For this exercise, repeat the listing below from its first line through the line containing "Researchers investigated a", exactly as written.

◆ **Data supplied**:
= = = = = = =

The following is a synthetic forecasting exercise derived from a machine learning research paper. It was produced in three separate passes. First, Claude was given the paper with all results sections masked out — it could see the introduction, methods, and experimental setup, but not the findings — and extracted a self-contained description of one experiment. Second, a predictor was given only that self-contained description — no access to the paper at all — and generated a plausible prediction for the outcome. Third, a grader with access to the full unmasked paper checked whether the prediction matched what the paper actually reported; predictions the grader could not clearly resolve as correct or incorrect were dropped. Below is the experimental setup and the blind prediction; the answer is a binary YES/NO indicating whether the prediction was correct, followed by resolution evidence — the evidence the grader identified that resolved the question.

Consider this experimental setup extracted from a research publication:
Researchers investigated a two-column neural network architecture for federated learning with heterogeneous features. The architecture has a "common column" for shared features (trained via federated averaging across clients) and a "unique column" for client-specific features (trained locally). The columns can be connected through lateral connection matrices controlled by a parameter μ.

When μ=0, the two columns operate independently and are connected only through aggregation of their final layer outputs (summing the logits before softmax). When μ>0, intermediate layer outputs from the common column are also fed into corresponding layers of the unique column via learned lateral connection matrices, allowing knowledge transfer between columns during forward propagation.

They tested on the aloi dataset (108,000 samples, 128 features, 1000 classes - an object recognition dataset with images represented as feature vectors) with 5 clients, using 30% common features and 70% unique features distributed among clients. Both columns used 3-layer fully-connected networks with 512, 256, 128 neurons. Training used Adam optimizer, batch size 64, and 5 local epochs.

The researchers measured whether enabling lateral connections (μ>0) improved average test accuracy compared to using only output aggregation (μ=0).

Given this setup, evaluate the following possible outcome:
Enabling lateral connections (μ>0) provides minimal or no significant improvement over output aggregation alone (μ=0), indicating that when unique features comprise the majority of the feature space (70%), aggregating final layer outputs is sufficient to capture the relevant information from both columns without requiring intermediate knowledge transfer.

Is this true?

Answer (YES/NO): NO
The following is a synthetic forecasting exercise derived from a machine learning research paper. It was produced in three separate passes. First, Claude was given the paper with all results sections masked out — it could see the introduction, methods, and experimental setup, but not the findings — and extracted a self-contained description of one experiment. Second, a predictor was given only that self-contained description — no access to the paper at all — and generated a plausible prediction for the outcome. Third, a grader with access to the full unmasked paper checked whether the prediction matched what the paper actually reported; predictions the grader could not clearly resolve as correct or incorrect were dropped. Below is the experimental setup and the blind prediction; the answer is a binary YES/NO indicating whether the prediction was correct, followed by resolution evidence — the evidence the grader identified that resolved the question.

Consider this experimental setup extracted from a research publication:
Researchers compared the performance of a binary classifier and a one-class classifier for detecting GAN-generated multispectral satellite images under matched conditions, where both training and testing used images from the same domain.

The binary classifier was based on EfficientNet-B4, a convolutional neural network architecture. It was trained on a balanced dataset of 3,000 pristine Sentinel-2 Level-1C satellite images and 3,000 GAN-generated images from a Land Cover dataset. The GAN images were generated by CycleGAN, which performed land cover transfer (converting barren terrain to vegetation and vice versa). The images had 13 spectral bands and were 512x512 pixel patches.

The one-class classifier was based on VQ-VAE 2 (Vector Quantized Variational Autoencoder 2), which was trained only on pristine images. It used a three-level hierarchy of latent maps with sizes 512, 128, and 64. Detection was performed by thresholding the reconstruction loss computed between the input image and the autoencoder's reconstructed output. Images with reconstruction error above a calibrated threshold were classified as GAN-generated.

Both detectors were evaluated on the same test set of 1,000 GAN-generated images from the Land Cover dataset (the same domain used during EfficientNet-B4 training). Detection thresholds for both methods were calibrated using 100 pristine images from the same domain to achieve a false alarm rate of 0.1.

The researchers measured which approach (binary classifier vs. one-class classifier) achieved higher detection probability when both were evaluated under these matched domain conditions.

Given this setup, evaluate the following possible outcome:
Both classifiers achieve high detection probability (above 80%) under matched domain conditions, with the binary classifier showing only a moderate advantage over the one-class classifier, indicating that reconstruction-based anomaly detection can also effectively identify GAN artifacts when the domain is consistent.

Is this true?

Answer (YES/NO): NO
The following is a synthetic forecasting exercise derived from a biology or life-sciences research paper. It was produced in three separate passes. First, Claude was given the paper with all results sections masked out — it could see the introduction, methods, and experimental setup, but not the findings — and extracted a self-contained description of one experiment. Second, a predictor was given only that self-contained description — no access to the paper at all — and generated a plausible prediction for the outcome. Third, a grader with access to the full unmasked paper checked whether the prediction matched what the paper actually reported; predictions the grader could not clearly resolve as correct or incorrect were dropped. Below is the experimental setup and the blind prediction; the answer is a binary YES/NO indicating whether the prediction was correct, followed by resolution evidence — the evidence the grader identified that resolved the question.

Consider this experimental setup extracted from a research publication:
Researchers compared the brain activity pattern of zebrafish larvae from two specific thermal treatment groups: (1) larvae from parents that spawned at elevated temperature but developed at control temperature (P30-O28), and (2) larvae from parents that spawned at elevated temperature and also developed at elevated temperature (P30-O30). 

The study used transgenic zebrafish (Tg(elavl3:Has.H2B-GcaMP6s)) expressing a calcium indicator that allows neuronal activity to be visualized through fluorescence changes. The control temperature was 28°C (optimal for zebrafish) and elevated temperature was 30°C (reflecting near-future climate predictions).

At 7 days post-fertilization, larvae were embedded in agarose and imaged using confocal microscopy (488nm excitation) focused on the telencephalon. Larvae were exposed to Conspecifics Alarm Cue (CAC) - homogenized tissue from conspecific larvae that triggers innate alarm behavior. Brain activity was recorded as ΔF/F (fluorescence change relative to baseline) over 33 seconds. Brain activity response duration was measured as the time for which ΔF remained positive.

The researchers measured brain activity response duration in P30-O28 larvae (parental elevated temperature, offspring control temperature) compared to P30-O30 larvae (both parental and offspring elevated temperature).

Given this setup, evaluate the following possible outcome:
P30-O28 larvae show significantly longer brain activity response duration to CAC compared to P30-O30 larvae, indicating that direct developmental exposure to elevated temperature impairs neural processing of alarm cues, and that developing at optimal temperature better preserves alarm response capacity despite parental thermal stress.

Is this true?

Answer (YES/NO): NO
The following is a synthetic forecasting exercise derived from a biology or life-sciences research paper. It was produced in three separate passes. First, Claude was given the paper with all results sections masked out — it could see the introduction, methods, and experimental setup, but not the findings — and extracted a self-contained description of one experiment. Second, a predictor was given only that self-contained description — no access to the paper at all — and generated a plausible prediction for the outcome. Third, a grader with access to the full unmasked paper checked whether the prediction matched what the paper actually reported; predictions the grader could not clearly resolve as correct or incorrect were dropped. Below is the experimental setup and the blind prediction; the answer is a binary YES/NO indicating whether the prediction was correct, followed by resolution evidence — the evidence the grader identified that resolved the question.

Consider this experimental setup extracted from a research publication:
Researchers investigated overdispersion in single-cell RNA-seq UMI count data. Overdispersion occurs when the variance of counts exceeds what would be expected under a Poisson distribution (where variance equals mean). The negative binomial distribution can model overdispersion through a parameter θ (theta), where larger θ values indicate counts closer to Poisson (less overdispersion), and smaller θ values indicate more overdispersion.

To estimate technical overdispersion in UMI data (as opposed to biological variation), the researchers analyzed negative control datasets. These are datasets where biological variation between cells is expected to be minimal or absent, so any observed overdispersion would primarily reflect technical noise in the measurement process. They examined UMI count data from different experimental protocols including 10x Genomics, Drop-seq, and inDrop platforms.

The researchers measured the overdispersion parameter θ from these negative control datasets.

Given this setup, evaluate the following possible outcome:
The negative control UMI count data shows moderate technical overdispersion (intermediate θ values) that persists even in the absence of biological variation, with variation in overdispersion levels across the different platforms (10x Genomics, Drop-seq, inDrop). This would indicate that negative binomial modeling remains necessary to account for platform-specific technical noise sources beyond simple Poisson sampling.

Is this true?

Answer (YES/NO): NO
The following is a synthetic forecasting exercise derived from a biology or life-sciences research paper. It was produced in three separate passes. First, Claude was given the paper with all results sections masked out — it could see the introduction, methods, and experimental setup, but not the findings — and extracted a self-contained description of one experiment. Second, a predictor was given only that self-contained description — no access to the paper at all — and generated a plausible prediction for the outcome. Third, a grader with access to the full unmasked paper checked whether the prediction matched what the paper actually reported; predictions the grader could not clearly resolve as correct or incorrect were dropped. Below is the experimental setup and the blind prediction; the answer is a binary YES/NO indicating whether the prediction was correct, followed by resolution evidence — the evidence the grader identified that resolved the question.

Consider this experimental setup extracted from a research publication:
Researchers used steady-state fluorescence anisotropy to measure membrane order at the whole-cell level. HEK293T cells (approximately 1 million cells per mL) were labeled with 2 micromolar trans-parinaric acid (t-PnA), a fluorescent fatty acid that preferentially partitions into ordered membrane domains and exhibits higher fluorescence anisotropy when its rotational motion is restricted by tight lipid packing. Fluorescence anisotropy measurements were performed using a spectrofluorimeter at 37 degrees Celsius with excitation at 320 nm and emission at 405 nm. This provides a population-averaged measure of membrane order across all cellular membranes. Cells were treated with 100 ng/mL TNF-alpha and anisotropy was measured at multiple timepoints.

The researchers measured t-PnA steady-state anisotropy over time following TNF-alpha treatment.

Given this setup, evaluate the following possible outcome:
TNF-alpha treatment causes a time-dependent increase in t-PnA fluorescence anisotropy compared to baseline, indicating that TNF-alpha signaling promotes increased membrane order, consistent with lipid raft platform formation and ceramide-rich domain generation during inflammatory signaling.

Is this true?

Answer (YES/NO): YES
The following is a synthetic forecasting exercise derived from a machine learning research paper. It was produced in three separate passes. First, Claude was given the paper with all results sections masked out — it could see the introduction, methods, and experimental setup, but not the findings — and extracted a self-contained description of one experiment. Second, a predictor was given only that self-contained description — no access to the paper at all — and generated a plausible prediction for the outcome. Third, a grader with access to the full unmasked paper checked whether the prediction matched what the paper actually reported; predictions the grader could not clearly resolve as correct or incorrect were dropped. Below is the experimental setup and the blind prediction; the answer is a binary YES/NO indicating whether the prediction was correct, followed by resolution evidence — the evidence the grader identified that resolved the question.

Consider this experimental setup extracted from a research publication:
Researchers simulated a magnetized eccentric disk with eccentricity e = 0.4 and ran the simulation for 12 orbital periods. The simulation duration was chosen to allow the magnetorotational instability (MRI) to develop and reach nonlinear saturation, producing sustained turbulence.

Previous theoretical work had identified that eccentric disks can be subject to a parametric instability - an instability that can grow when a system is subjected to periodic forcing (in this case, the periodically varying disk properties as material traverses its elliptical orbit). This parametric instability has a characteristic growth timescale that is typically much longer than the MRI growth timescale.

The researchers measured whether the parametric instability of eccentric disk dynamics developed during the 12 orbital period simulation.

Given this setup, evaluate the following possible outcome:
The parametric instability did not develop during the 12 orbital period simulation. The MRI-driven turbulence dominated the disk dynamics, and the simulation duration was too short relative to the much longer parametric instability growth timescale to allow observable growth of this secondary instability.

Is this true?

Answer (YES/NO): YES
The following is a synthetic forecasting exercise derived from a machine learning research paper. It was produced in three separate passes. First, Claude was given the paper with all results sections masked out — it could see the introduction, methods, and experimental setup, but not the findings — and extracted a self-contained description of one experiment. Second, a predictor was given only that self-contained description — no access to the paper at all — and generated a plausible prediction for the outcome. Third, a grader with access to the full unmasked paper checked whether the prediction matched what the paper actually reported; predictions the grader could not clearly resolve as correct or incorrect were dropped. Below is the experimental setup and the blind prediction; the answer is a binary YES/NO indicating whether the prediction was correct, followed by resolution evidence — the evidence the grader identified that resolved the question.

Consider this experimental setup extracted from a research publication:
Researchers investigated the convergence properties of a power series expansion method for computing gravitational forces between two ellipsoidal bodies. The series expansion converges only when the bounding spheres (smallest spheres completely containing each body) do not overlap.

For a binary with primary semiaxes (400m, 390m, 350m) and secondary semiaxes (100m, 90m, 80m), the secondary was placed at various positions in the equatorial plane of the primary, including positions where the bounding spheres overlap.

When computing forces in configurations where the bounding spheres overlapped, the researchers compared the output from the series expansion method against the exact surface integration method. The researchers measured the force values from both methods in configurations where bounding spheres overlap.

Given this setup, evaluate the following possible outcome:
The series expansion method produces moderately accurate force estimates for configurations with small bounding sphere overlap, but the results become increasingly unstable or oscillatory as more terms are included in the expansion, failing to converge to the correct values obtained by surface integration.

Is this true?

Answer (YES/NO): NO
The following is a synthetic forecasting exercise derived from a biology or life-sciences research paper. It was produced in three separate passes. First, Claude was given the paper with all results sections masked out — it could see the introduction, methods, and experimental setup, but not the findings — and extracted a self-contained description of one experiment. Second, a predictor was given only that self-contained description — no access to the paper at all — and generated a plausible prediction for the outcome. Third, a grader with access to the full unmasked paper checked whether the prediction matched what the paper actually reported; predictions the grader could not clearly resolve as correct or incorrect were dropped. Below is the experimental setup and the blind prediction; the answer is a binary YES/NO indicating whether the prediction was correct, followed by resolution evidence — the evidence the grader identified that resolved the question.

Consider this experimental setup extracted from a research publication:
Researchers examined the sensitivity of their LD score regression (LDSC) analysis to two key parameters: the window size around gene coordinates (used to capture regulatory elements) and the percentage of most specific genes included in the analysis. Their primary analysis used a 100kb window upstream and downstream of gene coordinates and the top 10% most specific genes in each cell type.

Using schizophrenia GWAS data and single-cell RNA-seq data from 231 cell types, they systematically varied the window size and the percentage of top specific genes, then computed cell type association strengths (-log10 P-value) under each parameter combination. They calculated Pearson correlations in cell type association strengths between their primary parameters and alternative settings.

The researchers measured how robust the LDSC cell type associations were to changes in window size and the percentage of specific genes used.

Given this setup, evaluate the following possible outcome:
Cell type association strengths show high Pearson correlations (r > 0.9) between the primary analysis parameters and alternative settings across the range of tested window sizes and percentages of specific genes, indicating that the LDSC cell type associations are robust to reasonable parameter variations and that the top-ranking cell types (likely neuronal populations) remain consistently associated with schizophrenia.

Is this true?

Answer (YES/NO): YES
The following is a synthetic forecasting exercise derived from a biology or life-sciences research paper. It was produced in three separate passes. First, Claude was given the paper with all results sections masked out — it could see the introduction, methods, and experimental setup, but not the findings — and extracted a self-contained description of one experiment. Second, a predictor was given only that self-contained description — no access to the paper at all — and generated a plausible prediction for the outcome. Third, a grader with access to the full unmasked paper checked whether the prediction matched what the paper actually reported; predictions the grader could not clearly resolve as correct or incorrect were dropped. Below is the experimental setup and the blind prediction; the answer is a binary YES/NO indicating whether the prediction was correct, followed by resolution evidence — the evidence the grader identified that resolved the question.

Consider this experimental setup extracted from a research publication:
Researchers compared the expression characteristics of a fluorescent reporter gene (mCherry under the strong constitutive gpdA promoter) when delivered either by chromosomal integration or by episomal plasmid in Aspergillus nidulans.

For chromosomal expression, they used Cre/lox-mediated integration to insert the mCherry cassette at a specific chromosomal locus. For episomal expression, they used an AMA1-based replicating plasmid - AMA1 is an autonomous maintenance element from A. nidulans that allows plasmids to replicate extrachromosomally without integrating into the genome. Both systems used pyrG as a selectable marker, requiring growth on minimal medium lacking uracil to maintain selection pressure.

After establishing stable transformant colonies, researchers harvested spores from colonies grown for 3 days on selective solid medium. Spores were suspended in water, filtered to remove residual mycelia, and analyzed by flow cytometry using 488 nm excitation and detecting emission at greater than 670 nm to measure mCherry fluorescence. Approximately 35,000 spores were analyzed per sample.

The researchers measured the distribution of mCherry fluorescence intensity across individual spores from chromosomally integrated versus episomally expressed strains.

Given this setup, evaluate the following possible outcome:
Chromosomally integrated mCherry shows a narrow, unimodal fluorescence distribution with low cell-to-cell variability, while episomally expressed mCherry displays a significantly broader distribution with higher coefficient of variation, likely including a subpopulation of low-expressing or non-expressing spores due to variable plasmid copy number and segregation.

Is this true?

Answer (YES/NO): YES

= = = = = = =

◆ **Written reply**:
The following is a synthetic forecasting exercise derived from a machine learning research paper. It was produced in three separate passes. First, Claude was given the paper with all results sections masked out — it could see the introduction, methods, and experimental setup, but not the findings — and extracted a self-contained description of one experiment. Second, a predictor was given only that self-contained description — no access to the paper at all — and generated a plausible prediction for the outcome. Third, a grader with access to the full unmasked paper checked whether the prediction matched what the paper actually reported; predictions the grader could not clearly resolve as correct or incorrect were dropped. Below is the experimental setup and the blind prediction; the answer is a binary YES/NO indicating whether the prediction was correct, followed by resolution evidence — the evidence the grader identified that resolved the question.

Consider this experimental setup extracted from a research publication:
Researchers investigated a two-column neural network architecture for federated learning with heterogeneous features. The architecture has a "common column" for shared features (trained via federated averaging across clients) and a "unique column" for client-specific features (trained locally). The columns can be connected through lateral connection matrices controlled by a parameter μ.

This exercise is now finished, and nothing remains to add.